_Data listing_:
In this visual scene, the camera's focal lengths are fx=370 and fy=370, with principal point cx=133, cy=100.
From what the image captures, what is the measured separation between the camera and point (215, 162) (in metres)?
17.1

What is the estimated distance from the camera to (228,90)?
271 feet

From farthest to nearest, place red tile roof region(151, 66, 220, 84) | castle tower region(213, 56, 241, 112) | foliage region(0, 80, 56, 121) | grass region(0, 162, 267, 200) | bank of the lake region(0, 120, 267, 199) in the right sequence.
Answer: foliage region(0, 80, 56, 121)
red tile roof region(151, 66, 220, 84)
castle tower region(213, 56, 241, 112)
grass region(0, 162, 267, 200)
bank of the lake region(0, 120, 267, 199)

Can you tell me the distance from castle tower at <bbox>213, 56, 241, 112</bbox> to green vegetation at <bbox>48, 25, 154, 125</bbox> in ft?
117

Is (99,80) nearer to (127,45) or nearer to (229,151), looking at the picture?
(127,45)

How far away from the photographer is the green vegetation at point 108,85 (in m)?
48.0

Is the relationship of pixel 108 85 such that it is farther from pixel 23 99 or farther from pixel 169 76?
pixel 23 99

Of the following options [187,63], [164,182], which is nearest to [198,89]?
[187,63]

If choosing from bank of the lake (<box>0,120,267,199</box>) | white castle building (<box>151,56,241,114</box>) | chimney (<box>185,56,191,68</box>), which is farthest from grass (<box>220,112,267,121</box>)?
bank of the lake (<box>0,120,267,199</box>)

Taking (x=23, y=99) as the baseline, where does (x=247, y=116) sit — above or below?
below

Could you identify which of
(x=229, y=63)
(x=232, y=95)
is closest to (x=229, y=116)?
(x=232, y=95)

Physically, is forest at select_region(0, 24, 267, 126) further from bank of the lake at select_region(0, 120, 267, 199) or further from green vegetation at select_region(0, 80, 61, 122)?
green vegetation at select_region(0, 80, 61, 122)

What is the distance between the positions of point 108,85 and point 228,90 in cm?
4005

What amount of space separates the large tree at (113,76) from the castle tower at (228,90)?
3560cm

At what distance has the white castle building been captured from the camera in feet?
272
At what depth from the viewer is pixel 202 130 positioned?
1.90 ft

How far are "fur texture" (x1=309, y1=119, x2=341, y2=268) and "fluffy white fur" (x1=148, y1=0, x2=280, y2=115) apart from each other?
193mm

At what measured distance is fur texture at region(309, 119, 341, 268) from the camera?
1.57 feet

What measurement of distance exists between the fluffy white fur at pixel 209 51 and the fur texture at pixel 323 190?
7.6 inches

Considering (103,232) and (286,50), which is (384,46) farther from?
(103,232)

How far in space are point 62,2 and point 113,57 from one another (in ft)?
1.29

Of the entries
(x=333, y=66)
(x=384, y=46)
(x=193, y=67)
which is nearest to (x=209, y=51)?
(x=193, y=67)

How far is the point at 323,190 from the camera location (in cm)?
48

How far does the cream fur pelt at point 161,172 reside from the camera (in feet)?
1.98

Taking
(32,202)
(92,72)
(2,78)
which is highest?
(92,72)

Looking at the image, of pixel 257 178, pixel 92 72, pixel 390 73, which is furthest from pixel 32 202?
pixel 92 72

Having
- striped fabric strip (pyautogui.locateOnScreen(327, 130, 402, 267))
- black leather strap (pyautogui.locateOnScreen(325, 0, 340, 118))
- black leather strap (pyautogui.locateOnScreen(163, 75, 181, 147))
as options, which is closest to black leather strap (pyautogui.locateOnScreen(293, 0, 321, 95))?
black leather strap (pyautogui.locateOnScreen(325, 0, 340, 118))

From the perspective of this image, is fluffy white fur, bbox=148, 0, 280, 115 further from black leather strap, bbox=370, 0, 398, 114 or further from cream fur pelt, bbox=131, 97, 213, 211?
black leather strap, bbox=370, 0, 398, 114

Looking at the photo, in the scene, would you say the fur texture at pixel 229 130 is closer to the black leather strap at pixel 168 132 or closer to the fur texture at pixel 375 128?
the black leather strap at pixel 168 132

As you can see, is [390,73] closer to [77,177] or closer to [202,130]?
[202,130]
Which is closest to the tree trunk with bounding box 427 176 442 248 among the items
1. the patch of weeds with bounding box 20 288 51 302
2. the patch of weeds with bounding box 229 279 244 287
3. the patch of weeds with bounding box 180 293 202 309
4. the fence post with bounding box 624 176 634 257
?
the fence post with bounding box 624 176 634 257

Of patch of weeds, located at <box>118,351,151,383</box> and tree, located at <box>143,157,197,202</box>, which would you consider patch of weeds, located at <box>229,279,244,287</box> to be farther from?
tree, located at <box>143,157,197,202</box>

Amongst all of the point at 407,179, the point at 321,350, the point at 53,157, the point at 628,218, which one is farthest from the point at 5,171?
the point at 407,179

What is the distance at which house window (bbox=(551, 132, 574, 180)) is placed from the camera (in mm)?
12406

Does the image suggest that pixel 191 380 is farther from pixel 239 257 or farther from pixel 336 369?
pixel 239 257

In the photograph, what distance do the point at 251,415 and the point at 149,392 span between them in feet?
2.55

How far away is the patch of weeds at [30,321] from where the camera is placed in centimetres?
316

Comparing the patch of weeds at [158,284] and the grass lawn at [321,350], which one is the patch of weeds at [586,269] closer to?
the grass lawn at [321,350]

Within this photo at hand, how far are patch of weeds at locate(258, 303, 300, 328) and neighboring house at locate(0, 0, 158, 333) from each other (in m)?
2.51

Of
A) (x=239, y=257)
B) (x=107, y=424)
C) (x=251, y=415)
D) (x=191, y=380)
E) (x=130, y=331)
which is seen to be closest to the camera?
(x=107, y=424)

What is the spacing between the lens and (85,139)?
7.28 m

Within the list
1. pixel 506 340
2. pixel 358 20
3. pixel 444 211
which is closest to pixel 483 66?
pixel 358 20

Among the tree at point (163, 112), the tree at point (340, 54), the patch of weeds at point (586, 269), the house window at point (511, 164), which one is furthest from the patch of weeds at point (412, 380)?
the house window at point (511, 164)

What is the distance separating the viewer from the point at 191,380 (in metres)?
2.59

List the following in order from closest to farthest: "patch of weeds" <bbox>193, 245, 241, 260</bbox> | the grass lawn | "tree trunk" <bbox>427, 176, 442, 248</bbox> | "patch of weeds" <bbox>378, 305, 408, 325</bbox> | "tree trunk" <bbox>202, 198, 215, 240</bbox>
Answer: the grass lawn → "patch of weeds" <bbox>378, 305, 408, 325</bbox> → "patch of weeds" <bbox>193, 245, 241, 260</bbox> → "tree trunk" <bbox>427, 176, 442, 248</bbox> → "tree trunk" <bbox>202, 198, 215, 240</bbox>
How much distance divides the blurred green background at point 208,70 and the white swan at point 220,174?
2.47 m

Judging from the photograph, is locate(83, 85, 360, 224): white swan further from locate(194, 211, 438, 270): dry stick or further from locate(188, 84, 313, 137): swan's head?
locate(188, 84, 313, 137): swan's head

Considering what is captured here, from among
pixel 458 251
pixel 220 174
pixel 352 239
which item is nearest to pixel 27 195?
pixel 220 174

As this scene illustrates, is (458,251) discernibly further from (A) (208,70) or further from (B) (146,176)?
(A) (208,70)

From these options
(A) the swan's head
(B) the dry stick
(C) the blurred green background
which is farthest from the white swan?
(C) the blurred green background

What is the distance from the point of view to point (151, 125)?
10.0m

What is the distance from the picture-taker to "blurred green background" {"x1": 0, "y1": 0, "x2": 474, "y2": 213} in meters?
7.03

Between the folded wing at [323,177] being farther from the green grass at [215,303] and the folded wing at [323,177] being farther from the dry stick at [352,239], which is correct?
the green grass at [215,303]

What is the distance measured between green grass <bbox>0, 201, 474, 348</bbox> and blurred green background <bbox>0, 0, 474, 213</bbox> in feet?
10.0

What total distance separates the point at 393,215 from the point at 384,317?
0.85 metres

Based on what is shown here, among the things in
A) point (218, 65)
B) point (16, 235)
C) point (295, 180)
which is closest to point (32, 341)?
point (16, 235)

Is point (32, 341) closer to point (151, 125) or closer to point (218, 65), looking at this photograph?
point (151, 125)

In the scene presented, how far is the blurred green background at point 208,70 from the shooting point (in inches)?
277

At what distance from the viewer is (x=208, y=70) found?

_Set task_: Starting at the line that contains "What total distance", write out every line to the end of the entries, exactly as given.

_Result for this task_:
What total distance separates the point at 393,215 from the point at 384,317?
0.85 metres

Based on what is shown here, among the things in
A) point (218, 65)
B) point (16, 235)
C) point (295, 180)
which is closest to point (32, 341)?
point (16, 235)

Is point (32, 341) closer to point (151, 125) or closer to point (218, 65), looking at this photograph?
point (151, 125)

In the scene presented, how far is the blurred green background at point 208,70 from the shooting point (in inches)?
277

At what distance from the viewer is (x=208, y=70) found?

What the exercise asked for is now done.